2. The Torah prohibition has many aspects, but another I learned last week was that it involves behaving like Egyptians. They would have sex with their mothers and the same sex because they were the ultimate self-centered society, and it doesn't take much to go out of your comfort zone, because you know how people like you will behave, so it doesn't require to give up too much of yourself to make a spiritual union, unlike with a stranger from the opposite sex, where you have to give up a lot of the things you are used to in order to make the relationship work. From this we can take the fact that it is a purely physical, and not spiritual union, and therefore, is an abomination on the holiest union in nature, between a man and a woman. The abomination judgment is general, so it also applies to the nefesh, or soul, since that essentially denies the manhood of the soul and makes the body further confused, and not only is it living in an illusion like everyone, the illusion is now an incorrect one, and it is very hard to work your way out of that, and achieve higher levels of spirituality. Most other reasons I know are kabbalistic, so I won't touch on that book here, but a good rabbi could probably name 80 reasons and 80 explanations with reasons for each one.
3. It's true, some people are given a very difficult test in life, and the 0.00001% of the male world that was born mutated with feminine parts will find it very tough, and the growing number of people that bought the homosexuality which is being advertised for whatever reason, and now have that deepened illusion have a real challenge. While psychologists used to work through it and many homosexuals no longer felt those urges, that is illegal counseling today, so if they can't break out of it themselves, it's not going to be easy.
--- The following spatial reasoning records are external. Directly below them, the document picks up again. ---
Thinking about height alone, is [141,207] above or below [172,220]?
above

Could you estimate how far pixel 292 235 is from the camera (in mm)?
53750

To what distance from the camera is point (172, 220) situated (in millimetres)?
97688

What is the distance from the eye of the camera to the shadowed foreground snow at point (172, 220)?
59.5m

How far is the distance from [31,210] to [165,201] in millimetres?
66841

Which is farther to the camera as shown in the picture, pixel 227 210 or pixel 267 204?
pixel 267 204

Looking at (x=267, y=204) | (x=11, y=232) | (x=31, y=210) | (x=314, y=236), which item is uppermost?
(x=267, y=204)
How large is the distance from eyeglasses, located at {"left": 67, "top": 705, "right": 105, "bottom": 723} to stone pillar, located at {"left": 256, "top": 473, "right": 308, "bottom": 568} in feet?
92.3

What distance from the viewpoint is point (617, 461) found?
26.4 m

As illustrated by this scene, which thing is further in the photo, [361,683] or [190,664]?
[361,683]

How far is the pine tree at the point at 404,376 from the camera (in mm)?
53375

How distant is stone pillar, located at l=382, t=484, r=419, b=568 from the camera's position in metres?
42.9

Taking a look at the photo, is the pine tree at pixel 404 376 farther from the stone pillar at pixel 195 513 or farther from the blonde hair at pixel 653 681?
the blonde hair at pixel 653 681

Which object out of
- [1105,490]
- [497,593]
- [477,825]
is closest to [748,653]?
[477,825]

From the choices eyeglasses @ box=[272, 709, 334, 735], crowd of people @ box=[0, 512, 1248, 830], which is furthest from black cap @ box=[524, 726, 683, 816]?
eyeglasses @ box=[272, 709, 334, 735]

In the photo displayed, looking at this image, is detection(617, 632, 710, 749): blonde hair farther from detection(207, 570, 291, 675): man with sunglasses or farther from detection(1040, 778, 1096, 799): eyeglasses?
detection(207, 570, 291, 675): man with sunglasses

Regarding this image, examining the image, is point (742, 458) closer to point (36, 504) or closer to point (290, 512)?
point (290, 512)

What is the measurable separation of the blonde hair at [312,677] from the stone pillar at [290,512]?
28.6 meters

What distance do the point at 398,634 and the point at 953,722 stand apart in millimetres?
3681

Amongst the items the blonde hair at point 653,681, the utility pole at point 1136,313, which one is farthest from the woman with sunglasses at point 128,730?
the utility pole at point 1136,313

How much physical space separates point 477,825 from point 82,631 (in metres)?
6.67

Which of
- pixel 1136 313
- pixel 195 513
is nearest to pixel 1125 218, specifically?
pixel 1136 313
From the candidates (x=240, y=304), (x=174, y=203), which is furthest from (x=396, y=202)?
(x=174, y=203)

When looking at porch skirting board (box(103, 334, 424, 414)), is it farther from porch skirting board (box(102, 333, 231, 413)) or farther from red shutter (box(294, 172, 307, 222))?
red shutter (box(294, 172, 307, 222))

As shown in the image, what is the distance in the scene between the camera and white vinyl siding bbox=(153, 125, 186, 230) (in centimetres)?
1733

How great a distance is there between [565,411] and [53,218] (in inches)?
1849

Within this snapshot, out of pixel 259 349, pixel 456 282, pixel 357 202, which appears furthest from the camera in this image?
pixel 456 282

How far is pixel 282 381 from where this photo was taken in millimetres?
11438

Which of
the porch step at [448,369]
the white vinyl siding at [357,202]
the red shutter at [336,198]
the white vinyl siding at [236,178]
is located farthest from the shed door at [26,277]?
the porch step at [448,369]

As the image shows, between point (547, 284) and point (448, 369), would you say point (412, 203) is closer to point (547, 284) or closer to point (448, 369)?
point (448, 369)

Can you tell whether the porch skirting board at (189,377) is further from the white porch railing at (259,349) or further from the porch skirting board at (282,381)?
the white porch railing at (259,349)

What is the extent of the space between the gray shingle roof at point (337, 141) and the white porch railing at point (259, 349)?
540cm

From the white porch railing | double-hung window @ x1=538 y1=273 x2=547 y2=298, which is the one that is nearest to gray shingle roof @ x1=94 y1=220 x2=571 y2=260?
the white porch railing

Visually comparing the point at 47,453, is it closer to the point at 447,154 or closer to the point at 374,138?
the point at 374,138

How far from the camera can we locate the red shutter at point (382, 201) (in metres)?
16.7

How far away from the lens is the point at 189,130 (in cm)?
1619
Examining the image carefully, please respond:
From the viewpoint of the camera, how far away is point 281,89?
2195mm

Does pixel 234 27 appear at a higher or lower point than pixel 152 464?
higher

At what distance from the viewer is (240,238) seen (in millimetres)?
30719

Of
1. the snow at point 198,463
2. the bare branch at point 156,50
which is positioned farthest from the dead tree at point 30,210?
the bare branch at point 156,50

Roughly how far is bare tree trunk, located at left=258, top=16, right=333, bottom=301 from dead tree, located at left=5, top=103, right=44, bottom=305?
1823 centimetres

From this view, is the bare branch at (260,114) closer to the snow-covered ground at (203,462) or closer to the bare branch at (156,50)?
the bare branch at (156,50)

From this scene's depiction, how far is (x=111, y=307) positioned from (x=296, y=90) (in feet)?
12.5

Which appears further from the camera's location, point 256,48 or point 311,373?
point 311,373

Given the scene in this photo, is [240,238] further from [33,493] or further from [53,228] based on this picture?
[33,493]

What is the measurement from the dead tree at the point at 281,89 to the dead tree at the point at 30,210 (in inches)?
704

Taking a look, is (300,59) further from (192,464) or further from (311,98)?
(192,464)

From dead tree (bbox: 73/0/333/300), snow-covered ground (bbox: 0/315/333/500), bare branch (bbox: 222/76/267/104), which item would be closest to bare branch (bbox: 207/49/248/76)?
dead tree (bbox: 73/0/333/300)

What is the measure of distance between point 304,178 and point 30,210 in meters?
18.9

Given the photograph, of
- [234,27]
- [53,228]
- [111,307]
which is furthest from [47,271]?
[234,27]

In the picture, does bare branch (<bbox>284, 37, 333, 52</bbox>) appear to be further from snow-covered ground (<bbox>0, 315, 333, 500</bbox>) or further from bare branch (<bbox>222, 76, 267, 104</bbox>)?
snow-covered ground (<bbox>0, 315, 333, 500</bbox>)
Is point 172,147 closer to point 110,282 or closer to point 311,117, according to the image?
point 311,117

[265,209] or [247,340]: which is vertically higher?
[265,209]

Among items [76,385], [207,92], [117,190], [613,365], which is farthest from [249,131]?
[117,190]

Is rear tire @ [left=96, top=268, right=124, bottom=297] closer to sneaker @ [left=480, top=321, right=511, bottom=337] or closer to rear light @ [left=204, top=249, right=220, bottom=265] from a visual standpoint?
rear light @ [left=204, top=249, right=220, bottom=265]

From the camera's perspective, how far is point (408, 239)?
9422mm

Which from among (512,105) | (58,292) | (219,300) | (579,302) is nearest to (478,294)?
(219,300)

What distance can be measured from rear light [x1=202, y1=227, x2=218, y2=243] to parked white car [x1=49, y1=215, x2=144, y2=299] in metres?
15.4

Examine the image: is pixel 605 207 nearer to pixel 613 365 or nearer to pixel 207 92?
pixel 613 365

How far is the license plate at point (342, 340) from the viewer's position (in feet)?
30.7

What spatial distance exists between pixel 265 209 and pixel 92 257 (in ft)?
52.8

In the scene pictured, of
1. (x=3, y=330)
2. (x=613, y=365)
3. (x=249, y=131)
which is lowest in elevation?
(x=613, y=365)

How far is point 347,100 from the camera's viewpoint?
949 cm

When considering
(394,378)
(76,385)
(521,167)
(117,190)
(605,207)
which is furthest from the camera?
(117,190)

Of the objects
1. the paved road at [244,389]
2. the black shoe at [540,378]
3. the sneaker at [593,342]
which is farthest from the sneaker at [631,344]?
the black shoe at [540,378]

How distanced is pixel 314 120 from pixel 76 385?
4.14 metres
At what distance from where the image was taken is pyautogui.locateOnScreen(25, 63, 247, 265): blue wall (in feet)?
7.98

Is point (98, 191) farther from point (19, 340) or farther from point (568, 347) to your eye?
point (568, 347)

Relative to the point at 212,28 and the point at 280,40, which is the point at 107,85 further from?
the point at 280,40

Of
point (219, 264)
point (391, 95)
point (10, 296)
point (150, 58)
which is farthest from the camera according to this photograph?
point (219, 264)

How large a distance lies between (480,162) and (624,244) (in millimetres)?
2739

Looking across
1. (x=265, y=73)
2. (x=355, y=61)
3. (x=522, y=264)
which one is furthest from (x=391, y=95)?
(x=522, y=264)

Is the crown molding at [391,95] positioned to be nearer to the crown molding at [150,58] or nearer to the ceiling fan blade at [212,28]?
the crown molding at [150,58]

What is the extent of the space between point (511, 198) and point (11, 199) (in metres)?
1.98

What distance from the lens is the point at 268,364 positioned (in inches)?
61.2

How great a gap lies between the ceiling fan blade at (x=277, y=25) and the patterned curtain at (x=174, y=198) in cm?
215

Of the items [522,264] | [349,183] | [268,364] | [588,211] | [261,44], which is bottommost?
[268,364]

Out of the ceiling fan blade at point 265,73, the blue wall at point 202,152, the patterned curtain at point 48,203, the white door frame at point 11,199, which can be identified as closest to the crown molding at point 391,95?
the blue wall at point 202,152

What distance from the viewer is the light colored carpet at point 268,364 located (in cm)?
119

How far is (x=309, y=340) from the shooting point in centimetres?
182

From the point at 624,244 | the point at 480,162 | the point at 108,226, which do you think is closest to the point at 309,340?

However, I have a major attraction to just about every woman I see, yet I'm not going to jump on anyone, because I'm trying to follow G-d's law, and use that attraction for good in this world. I also have a desire to smoke and work-out and play paintball on seadoos on shabbat, because it's cool, but it's still not something I do, because we are above our desires. Even though I live every shabbos with the test of not being able to go to the beach island with a paintball gun and play D-day, and it's hard, I do it because that's what being righteous is. If G-d knew about people who would have these desires, which he did, he could have said, "if this law is hard, you don't have to do it". He didn't, and while anyone with a test that great gets a huge extra reward for fighting it off, the same punishment applies whether he was tempted or not.
4. I'm sorry, but I don't really know what OP means... you aren't coming off as cocky, and even if you were, I still value this discussion with my sister.
5. Even in Torah times, you couldn't do anything to a homosexual unless four credible, and kosher, witnesses actually saw the act taking place. Absolutely, gay parades in Jerusalem are a disaster beyond all words, and though you can't just force people to do something, in time if Israel was a Torah Jewish state that believed in the Torah principle of fighting back against evil people like the Terroristinian pedo-girl-mutilators, these things would disappear slowly but surely. G-d forbid it is forced on us all at once, because prophetically, it's through massive death caused by Ishmael and Esav, but we can merit to not have to go through this if we turn to righteousness, and even if we won't be there tomorrow, to try, and that's a fundamental part of what Kahanism is.